Chickweed can be prepared a variety of ways, and can be eaten raw, or can be cooked, steamed, boiled, brewed into a tea, or added to clay to make a poultice for the skin. Varieties of chickweed which have hairs on the stems and leaves are best cooked to soften the hairs and make the stems easier to consume.
The leaves are often added to fresh salads and eaten raw, and provide a mild, pleasant flavor similar to corn on the cob. It can also be sauteed with other veggetables as a side dish with some olive oil and seasoned to taste for a delicious and nutritious boost to a meal. The leaves and stems can also be steamed, which retains a lot of the nutritient value, and eaten alone, or they can be added to a cup of warm water to steep for a few minutes to drink as a tea.

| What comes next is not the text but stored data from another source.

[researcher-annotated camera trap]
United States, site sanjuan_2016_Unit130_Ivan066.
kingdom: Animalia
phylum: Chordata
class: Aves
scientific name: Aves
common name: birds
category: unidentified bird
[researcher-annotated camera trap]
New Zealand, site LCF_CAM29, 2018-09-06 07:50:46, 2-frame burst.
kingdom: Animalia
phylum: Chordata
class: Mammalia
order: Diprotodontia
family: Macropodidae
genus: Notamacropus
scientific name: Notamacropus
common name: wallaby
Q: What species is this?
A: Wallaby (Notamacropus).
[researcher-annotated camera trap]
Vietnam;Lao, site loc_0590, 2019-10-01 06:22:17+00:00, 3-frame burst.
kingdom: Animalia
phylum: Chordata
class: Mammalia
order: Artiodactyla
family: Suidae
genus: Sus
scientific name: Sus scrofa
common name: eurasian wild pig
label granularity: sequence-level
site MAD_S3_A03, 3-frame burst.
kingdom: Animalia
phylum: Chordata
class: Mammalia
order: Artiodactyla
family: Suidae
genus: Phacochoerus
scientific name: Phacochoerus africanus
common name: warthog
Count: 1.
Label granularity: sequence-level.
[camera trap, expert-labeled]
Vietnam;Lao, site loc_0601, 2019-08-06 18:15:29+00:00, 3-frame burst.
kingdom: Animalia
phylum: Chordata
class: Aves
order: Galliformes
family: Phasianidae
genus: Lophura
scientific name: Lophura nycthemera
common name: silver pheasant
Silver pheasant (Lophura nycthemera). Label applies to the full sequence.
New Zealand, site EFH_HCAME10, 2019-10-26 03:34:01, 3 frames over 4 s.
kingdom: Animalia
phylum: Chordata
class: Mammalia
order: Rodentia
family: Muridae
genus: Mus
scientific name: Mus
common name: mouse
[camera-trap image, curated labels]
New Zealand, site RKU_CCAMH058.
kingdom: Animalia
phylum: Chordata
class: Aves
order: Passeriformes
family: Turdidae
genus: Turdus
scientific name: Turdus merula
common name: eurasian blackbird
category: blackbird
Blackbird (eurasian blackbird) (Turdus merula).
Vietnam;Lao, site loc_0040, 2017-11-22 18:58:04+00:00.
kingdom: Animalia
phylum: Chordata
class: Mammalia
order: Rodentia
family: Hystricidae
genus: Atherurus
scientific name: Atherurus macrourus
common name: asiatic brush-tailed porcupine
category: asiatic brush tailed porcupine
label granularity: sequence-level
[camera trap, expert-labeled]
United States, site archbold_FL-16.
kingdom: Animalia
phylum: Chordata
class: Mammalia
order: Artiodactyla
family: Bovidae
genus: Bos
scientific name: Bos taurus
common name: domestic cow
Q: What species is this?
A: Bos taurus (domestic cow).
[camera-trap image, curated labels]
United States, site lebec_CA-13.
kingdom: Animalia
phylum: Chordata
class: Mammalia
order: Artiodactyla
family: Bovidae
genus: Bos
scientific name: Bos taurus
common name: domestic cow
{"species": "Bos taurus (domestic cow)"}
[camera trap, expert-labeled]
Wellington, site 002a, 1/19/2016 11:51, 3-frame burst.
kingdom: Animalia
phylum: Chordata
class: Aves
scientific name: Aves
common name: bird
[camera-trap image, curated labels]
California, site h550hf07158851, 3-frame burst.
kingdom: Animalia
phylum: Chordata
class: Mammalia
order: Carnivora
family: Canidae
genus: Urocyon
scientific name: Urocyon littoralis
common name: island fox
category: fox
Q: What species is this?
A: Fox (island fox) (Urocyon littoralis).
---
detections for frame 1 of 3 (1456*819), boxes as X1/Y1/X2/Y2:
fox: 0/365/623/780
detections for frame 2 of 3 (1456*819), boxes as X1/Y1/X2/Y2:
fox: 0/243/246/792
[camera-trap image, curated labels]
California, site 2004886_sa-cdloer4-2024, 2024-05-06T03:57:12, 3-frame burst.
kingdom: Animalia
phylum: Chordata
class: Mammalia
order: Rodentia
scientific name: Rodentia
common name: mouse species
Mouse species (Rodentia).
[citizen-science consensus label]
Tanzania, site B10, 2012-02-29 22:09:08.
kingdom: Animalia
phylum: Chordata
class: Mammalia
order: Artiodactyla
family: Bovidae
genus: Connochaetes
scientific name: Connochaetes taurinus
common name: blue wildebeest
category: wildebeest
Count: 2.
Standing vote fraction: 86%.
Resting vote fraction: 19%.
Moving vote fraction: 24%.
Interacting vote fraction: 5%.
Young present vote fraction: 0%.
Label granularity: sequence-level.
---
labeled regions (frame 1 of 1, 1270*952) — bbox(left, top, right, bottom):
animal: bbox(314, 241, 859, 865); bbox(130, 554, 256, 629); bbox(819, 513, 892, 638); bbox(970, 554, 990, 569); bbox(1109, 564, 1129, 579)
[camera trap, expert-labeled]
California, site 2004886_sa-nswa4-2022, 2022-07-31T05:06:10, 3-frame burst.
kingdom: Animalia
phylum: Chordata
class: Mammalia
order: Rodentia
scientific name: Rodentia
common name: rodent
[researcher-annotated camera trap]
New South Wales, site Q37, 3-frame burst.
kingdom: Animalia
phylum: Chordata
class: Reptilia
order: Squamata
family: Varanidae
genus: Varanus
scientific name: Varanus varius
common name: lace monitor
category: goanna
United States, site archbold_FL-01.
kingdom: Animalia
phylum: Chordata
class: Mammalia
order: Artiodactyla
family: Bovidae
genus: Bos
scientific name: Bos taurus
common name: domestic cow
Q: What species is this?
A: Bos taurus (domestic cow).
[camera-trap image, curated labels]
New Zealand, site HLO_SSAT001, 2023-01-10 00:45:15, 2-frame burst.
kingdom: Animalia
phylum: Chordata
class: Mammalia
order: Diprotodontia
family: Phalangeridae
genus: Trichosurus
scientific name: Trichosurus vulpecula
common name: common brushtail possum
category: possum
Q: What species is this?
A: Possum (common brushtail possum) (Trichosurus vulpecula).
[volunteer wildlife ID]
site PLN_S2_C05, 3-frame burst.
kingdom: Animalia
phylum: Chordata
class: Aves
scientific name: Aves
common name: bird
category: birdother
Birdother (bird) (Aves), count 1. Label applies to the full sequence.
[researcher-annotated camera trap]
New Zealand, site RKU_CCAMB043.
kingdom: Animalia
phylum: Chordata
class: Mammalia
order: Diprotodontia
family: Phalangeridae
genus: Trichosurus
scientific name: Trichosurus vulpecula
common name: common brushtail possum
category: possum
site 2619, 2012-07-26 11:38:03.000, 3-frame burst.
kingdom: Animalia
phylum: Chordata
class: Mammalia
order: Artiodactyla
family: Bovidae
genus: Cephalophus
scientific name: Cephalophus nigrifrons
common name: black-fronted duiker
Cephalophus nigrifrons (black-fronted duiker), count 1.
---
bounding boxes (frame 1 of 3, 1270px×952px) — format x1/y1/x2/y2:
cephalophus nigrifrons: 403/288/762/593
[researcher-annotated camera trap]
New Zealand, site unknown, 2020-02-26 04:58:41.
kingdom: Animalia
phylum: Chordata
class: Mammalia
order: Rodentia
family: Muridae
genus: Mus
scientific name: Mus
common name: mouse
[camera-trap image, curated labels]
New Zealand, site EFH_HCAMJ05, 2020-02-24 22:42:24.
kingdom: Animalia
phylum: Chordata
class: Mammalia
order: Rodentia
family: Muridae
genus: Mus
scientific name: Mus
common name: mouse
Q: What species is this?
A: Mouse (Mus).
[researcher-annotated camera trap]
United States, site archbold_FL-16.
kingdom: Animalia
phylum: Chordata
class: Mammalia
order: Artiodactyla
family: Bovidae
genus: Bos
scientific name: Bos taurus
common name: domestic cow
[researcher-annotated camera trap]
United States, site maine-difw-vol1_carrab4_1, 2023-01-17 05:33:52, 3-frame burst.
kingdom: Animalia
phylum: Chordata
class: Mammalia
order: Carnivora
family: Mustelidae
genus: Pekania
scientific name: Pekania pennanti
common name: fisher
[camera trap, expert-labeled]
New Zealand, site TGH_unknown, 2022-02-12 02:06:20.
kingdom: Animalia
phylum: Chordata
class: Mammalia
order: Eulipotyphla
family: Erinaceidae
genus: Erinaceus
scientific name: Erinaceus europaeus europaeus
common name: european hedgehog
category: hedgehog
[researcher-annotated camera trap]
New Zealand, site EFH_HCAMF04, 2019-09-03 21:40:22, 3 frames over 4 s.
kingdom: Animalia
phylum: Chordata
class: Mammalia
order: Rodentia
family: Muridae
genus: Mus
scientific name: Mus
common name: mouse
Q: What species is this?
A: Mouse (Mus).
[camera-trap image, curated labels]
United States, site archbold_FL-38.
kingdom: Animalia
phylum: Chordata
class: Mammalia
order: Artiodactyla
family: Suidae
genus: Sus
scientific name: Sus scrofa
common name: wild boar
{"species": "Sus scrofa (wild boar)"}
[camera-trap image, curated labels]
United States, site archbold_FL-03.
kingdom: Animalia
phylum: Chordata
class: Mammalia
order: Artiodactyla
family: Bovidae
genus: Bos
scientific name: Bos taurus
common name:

If you are consuming chickweed for the added boost of vitamins and minerals, consuming it raw or lightly steamed will be the best preparation method. High in Vitamins C, A, D, and iron, you can get a large boost in these essential vitamins and minerals by consuming the leaves and stems of chickweed mixed in a salad several times per week. To consume as a diuretic or a soothing natural cough remedy, preparing a mildly brewed tea with some leaves and stems will help you achieve the greatest benefit from its use. For minor skin irritations, making a poultice out of clay with chickweed which has been pulverized will work wonders for red, itchy, irritated skin.
Chickweed also contains small amounts of saponins. These are natural thickeners, which can work well in soups and stews. It creates complex, deep flavors while aiding in the thickening of soups, sauces, and stews.
It is amazing what types of natural remedies we can find by looking around us in the great outdoors. One of the most versatile of nature’s remedies is chickweed. It is self-sustaining and uncultivated, and an extremely hardy edible plant which can be found in almost all areas of the world. It provides high levels of certain vitamins and minerals, and can provide soothing relief to certain types of edema, calm coughs, and is a natural anti-inflammatory which can help relieve many minor skin irritations.